Deine Aufgabe – Aus welchem Hafen sind laut dem Artikel über die Schutztruppe in Osttimor die neun Kriegsschiffe am Samstag ausgelaufen?

____ Textauszug

Schutztruppe will heute in Osttimor eintreffen

■ Oberkommandeur bespricht in Dili die Landung vorab mit indonesischen Militärs

Berlin (taz) – Die Ankunft der ersten Einheiten der Interfet-Schutztruppe in Osttimor hat sich am Wochenende weiter verzögert. Der Oberkommandierende Peter Cosgrove traf erst am Sonntag mit einem 13-köpfigen Vorauskommando zu einem Kurzbesuch und Gesprächen mit indonesischen Militärs im zerstörten Dili ein.

Die ersten Einheiten der multinationalen Truppe sollen voraussichtlich heute mittag in Osttimor eintreffen. Innerhalb einer Woche sollen 3.200 Soldaten in Osttimor stationiert werden, teilte Australiens Premierminister John Howard gestern mit. Die Truppe soll bis Mitte Oktober ihre Gesamtstärke von 7.000 bis 8.000 Mann erreichen. Howard wies gestern in einer Fernsehansprache die australische Bevölkerung erneut darauf hin, dass der Einsatz langfristig und gefährlich werden könnte. Australien wird mit 4.500 Mann das größte Kontingent der Truppe aus einem Dutzend Staaten stellen.

Am Samstag waren neun australische, britische und neuseeländische Kriegsschiffe aus dem nordaustralischen Hafen Darwin in Richtung Osttimor ausgelaufen, wo sie heute erwartet werden. Zum ersten Kontingent gehören auch thailändische Soldaten.

Bei seinem gestrigen Besuch in Dili handelte Interfet-Kommandeur Cosgrove mit indonesischen Offizieren die Einzelheiten des Truppeneinsatzes aus. Der australische Generalmajor setzte dabei auf Transparenz und lobte anschließend das kooperative Verhalten der Indonesier, mit denen er den Einsatzplan durchgesprochen habe. Beide Seiten seien dabei sehr offen miteinander umgegangen, so Cosgrove. Er forderte zugleich die proindonesischen Milizen auf, ihre Waffen niederzulegen, sagte aber auch, dass er „einige Unruhe“ bei der Ankunft am Montag erwarte.

Der Milizenführer Eurico Guterres sagte laut amtlicher indonesischer Nachrichtenagentur Antara, seine Männer würden sich von der multinationalen Truppe nicht aus Osttimor drängen lassen. Er wolle Interfet keine Probleme bereiten, doch solle Interfet einem Teilungsplan zustimmen, demnach die Kontrolle über Osttimor zwischen den Milizen und Interfet aufgeteilt werden solle. Eine Teilung Osttimors solle denjenigen, die das wollten, den Verbleib bei Indonesien ermöglichen.

________
____ Angezeigte Zeilen

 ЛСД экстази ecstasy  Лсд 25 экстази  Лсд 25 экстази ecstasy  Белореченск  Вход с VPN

________
____ Angezeigte Zeilen

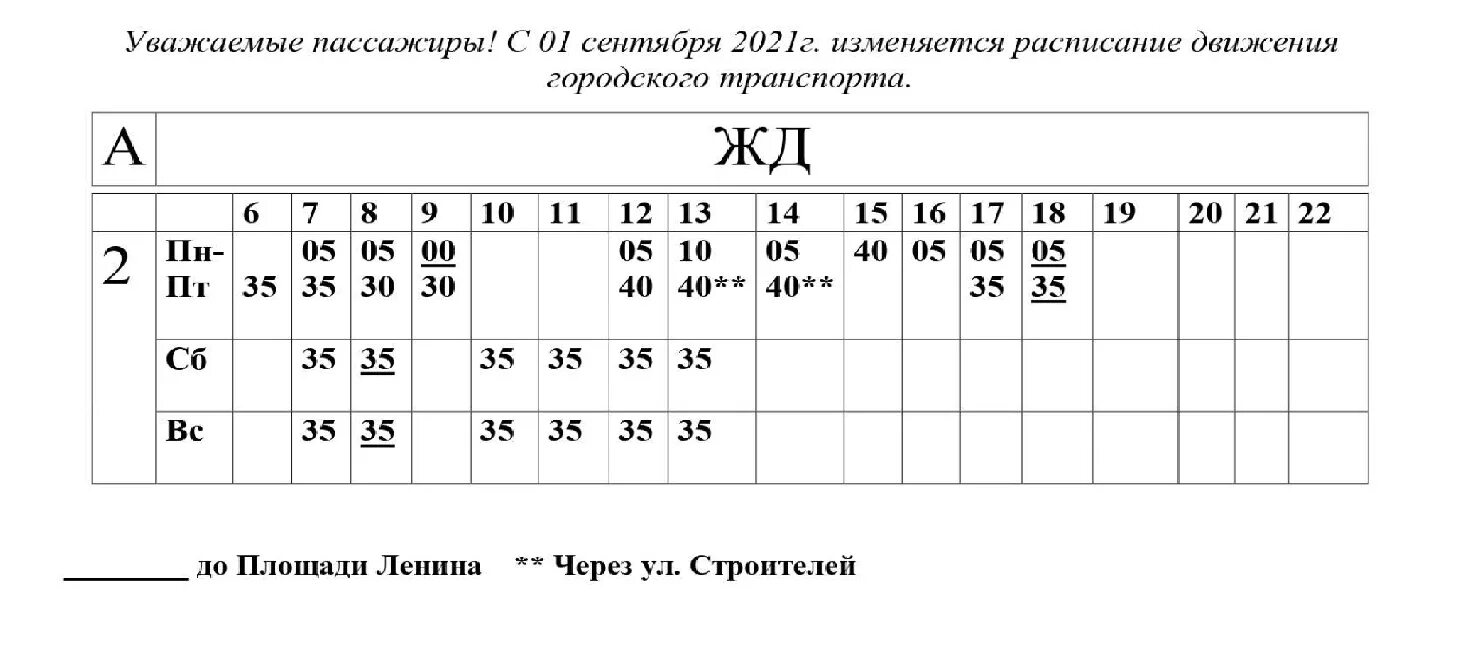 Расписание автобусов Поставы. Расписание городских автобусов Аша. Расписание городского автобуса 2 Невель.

________
____ Angezeigte Zeilen

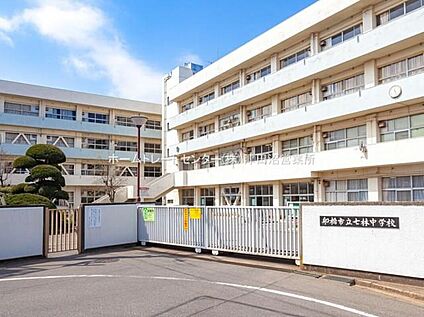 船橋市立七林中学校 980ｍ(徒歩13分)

________

Erledigte Aufgabe – Aus dem nordaustralischen Hafen Darwin.